── Фрагмент текста ──

Мы знаем эти подробности от нашей прачки Пелагеи, которая случайно проходила это место и прямо оттуда зашла к нам. Она видала все «собственными глазами» и божилась, что говорит правду, так как в ее представлении все это казалось невероятным. Пелагея видела, как у ворот Духовного училища у этой женщины солдаты отымали ребенка. Это больше всего поразило Пелагею, которая хваталась за голову и в азарте жестикулировала руками. Солдаты вырвали наконец ребенка из рук кричавшей матери, после чего один из красноармейцев сел с ребенком на извозчика и быстро поехал «в гору».

───

**Задание:**
Продолжи фрагмент выше о том, как красноармейцы отняли ребенка у женщины у ворот Духовного училища. Начни сразу после его последнего предложения.

── Исходные данные ──

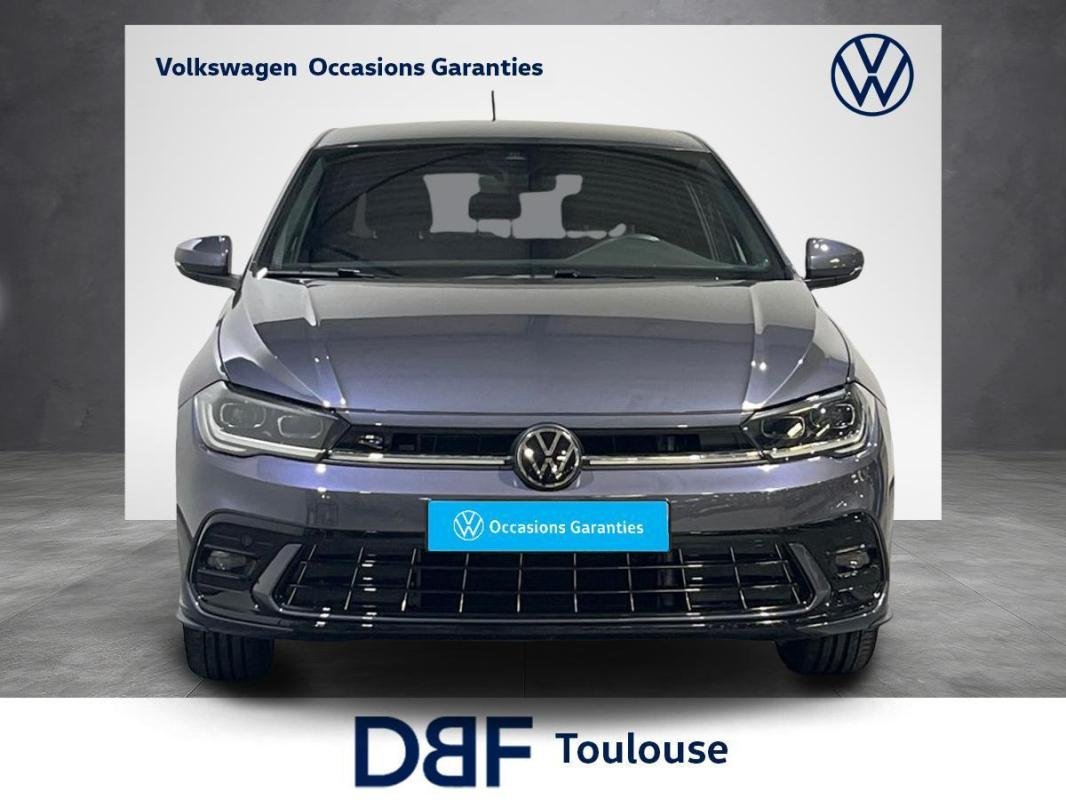 Volkswagen Polo - Photo 7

───

**Ответ:**
На улице собралась толпа. Из Духовного училища шел смрад. В этом мы сами убедились, проходя как-то мимо этого ужасного места. Тут обыкновенно производились расстрелы. Расстреливали внутри сарая на краю глубокого, пустого в этом году ледника, так что расстреливаемые падали прямо в ледник. Трупы не засыпали, а оставляли в леднике неубранными. Первое время в морозные дни запаха от разлагающихся тел не было слышно, но первая оттепель отравила всю местность.
Подруги Данилевской в суете умудрились пройти во двор училища и, обогнув сарай-ледник, прильнули к щелке дощатой стены, через которую отлично все было видно. Тюремный комиссар Абрамов был лично заинтересован в том, чтобы Уланович и К° были уничтожены. Уланович, конечно, прежде всего свел счеты именно с ним. Ввиду этого он предложил своему брату, «политкому тюрьмы», присутствовать при казни и удостовериться в смерти Улановича.
Молодой Абрамов лично руководил расстрелом и рассказал мне потом при встрече на улице о смерти моего приятеля, как он назвал покойника Улановича. Абрамова больше интересовала выходка Улановича с одеждой. «Вот сукин сын», - сказал мне Абрамов.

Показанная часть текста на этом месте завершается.